Task objective: Reproduce every line of the listing below word for word, with nothing changed.

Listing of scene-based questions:
──────────────────────────────

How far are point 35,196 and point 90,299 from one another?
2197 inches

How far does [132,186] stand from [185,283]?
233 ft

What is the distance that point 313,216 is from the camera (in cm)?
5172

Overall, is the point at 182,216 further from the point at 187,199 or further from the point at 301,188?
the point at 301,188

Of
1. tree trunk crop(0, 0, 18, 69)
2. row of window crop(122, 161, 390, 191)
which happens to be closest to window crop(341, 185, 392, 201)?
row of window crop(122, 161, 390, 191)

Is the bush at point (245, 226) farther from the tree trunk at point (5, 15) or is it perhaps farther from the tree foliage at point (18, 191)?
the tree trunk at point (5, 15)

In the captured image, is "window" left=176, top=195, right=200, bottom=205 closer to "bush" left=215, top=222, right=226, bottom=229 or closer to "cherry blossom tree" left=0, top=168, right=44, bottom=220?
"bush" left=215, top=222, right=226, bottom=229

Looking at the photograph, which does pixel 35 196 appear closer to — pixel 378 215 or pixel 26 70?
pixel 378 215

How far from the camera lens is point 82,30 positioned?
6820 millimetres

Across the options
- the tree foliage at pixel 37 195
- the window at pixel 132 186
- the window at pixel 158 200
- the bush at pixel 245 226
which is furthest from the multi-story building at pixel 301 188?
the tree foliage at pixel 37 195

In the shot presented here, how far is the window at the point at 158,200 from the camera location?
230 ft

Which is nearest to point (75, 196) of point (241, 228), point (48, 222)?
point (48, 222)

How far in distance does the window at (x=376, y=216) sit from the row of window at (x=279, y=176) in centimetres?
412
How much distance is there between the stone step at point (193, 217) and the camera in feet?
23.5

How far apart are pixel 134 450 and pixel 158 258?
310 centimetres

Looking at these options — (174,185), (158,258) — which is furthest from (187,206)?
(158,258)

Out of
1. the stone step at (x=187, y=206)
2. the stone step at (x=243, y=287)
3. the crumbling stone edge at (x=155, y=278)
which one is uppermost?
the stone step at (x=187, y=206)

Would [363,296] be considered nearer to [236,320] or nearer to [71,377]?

──────────────────────────────

Reply:
How far are point 35,196 and point 90,299 from one another?
2197 inches

How far does [132,186] stand from [185,283]?
233 ft

What is the distance that point 313,216 is from the camera (in cm)?
5172

Overall, is the point at 182,216 further from the point at 187,199 or further from the point at 301,188?
the point at 301,188

Of
1. tree trunk crop(0, 0, 18, 69)
2. row of window crop(122, 161, 390, 191)
which happens to be closest to window crop(341, 185, 392, 201)?
row of window crop(122, 161, 390, 191)

Is the bush at point (245, 226) farther from the tree trunk at point (5, 15) or is it perhaps farther from the tree foliage at point (18, 191)?
the tree trunk at point (5, 15)

In the captured image, is "window" left=176, top=195, right=200, bottom=205 closer to "bush" left=215, top=222, right=226, bottom=229 or closer to "cherry blossom tree" left=0, top=168, right=44, bottom=220?
"bush" left=215, top=222, right=226, bottom=229

Looking at the photograph, which does pixel 35 196 appear closer to — pixel 378 215 or pixel 26 70?
pixel 378 215

How far from the camera lens is point 82,30 positioned?
6820 millimetres

Across the options
- the tree foliage at pixel 37 195
- the window at pixel 132 186
- the window at pixel 158 200
- the bush at pixel 245 226
which is furthest from the multi-story building at pixel 301 188?
the tree foliage at pixel 37 195

In the shot presented here, how far is the window at the point at 158,200 from the camera location?
230 ft

Which is nearest to point (75, 196) of point (241, 228), point (48, 222)?
point (48, 222)

How far in distance does the window at (x=376, y=216) sit from the row of window at (x=279, y=176) in centimetres?
412
How much distance is there between the stone step at point (193, 217) and the camera in feet?
23.5

How far apart are pixel 134 450 and pixel 158 258?
310 centimetres

Looking at these options — (174,185), (158,258) — which is furthest from (187,206)?
(158,258)

Out of
1. the stone step at (x=187, y=206)
2. the stone step at (x=243, y=287)
3. the crumbling stone edge at (x=155, y=278)
which one is uppermost?
the stone step at (x=187, y=206)

Would [363,296] be considered nearer to [236,320] or nearer to [71,377]?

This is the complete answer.